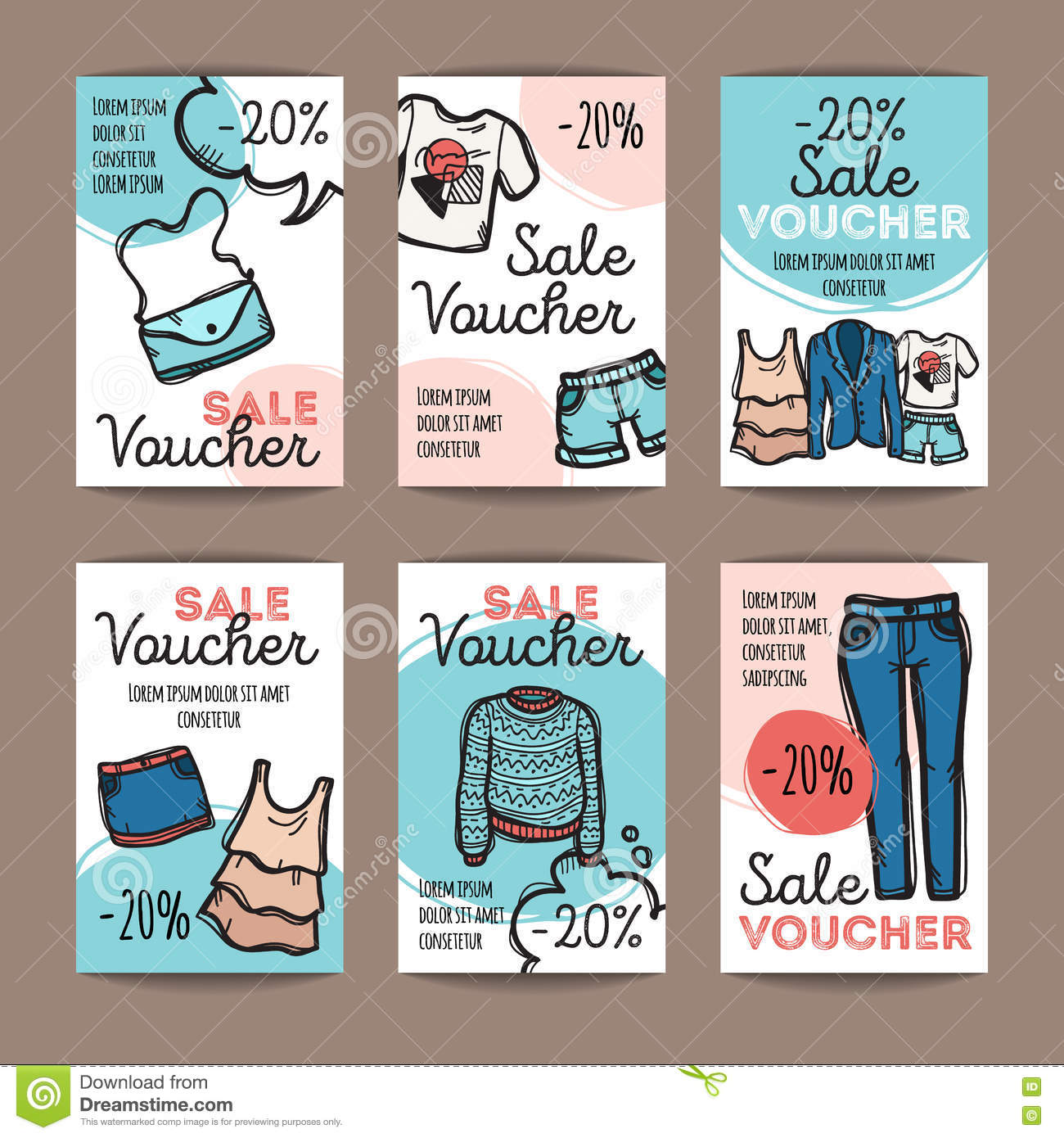 Factory connection clothing store coupons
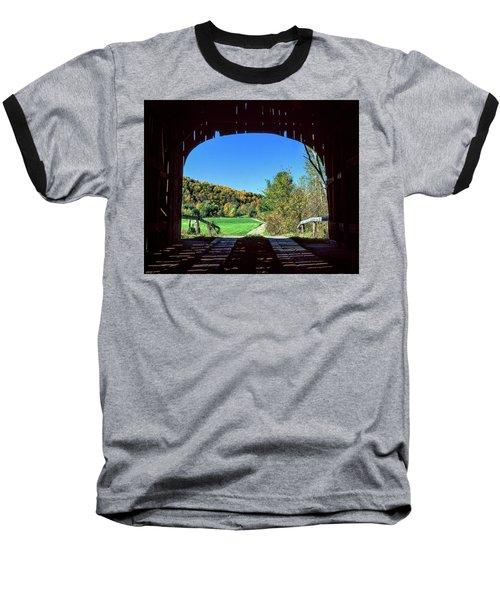Vermont Covered Bridge Baseball T-Shirt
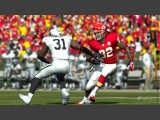 Madden NFL 11 Screenshot #130 for Xbox 360 - Click to view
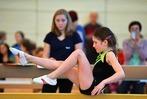 2017 Stadtmeisterschaften Turnabteilung TuS Bonndorf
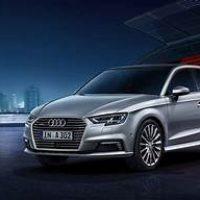 Audi A3 E
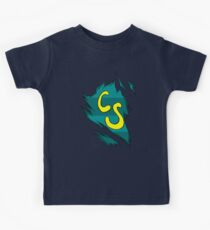 Swifters Unleashed Kids Clothes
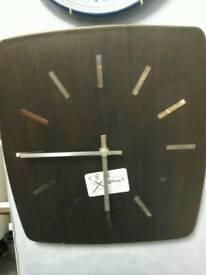 Clock #29469 £8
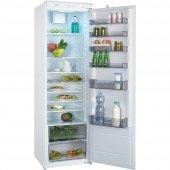 Franke Ankastre Buzdolabı FSDR 330 NR V A+ Buz Dolabı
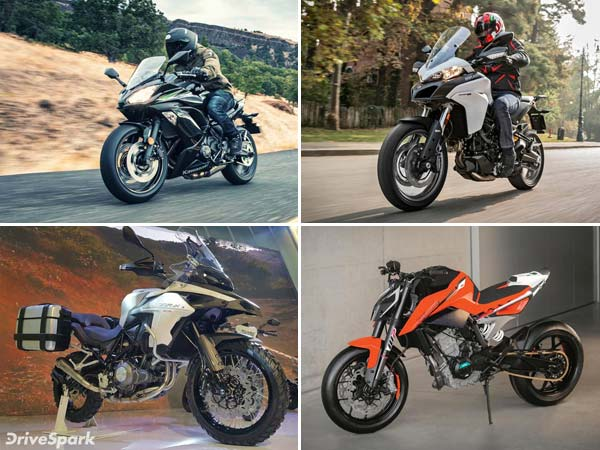 Best Upcoming Middleweight Bikes In India In 2017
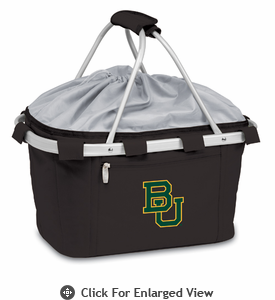 Picnic Time Metro Basket Embroidered- Black Baylor University Bears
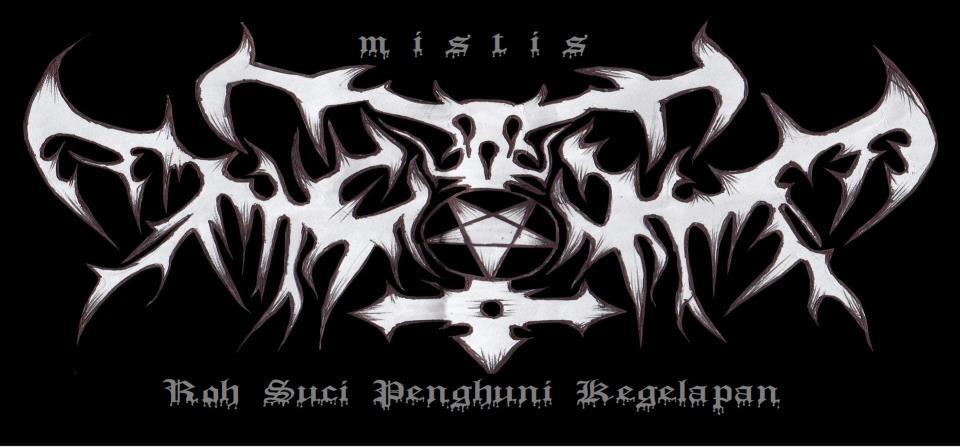 mp3 mistis kreto jowo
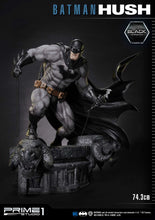 Load image into Gallery viewer, Pre-Order: Batman Hush Batman Black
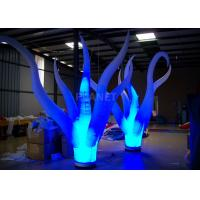 Buy cheap Color Changing Inflatable Tree Durable 210 D Oxford Cloth For Event Decoration product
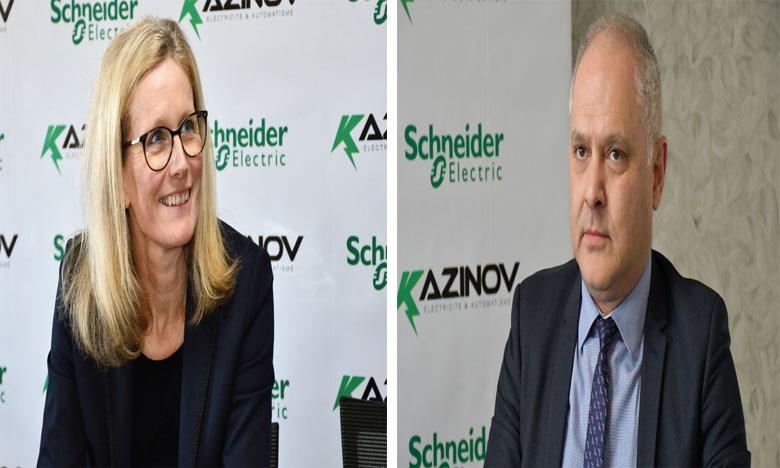 Pourquoi le Maroc reste un pays majeur pour Schneider Electric en Afrique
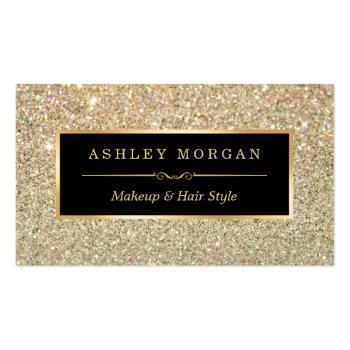 Small Makeup Artist Hair Stylist Funky Gold Glitter Business Card Front View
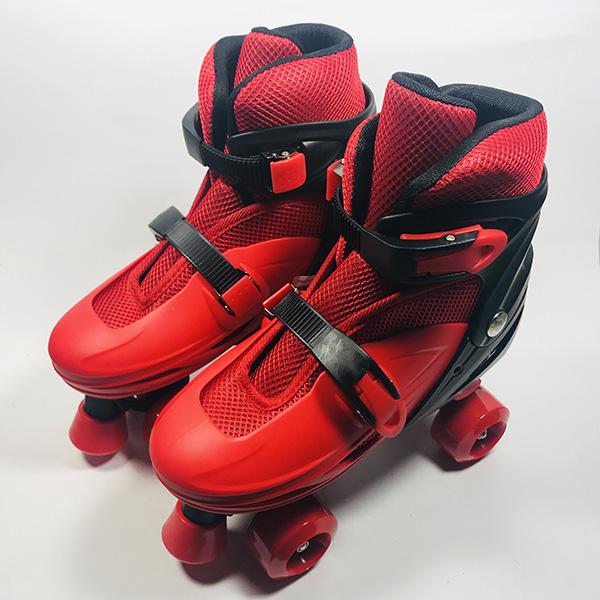 Giày patin 4 bánh Inline đỏ hình 1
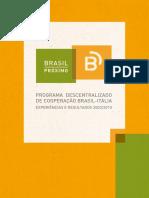 BrasilProximo Final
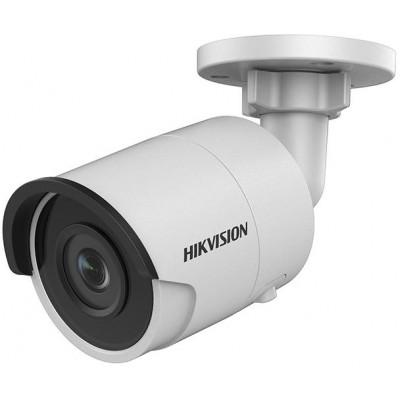 DS-2CE56H0T-VPIT3ZF - 5MPix DOME kamera TurboHD, EXIR, 4v1, IP67, motor. obj. 2,7-13,5mm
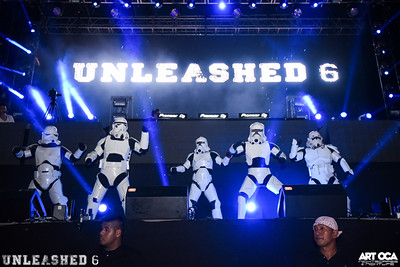 Unleashed 6 (13)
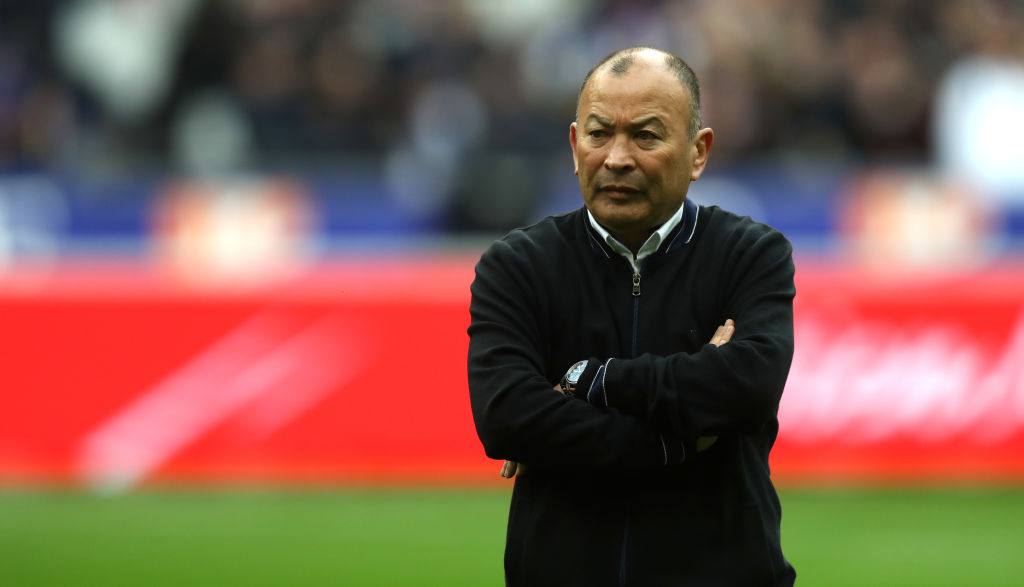 Eddie Jones will be under the spotlight on return to Murrayfield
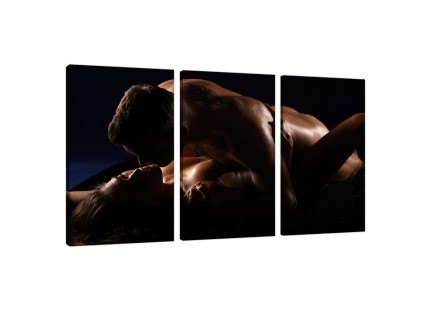 Modern Bedroom Romantic Couple Nude Erotica Canvas - 3 Piece - 125cm - 3133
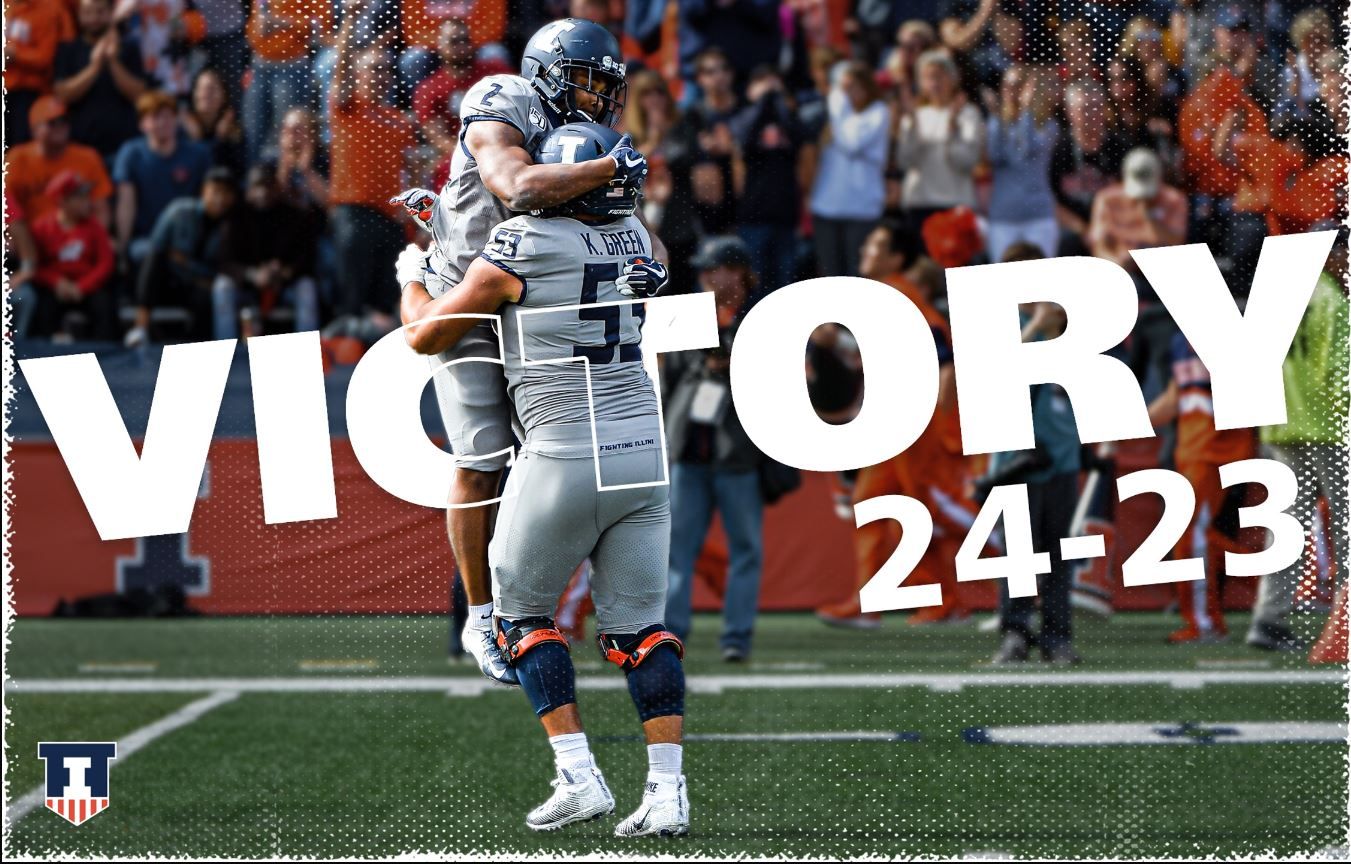 two players celebrating. Text: Victory, 24 - 23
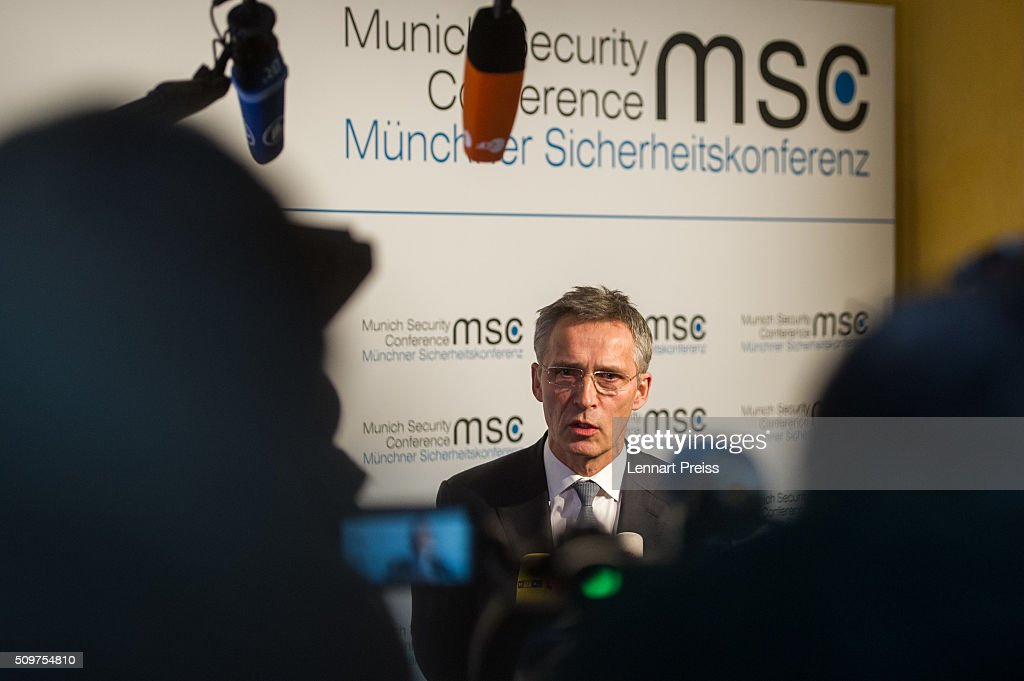 <a gi-track='captionPersonalityLinkClicked' href=/galleries/search?phrase=Jens+Stoltenberg&family=editorial&specificpeople=558620 ng-click='$event.stopPropagation()'>Jens Stoltenberg</a>, Secretary General of NATO, talks to the press at the 2016 Munich Security Conference at the Bayerischer Hof hotel on February 12, 2016 in Munich, Germany. The annual event brings together government representatives and security experts from across the globe and this year the conflict in Syria will be the main issue under discussion.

§ **Problem**:
Starting with the first line of the material, print each line exactly until you have printed the line with "Franke Ankastre Buzdolabı", and skip the pictures.

§ **Result of the exercise**:
 Factory connection clothing store coupons
Vermont Covered Bridge Baseball T-Shirt
 Madden NFL 11 Screenshot #130 for Xbox 360 - Click to view
 2017 Stadtmeisterschaften Turnabteilung TuS Bonndorf
 Audi A3 E
 Swifters Unleashed Kids Clothes
 Clock #29469 £8
 Franke Ankastre Buzdolabı FSDR 330 NR V A+ Buz Dolabı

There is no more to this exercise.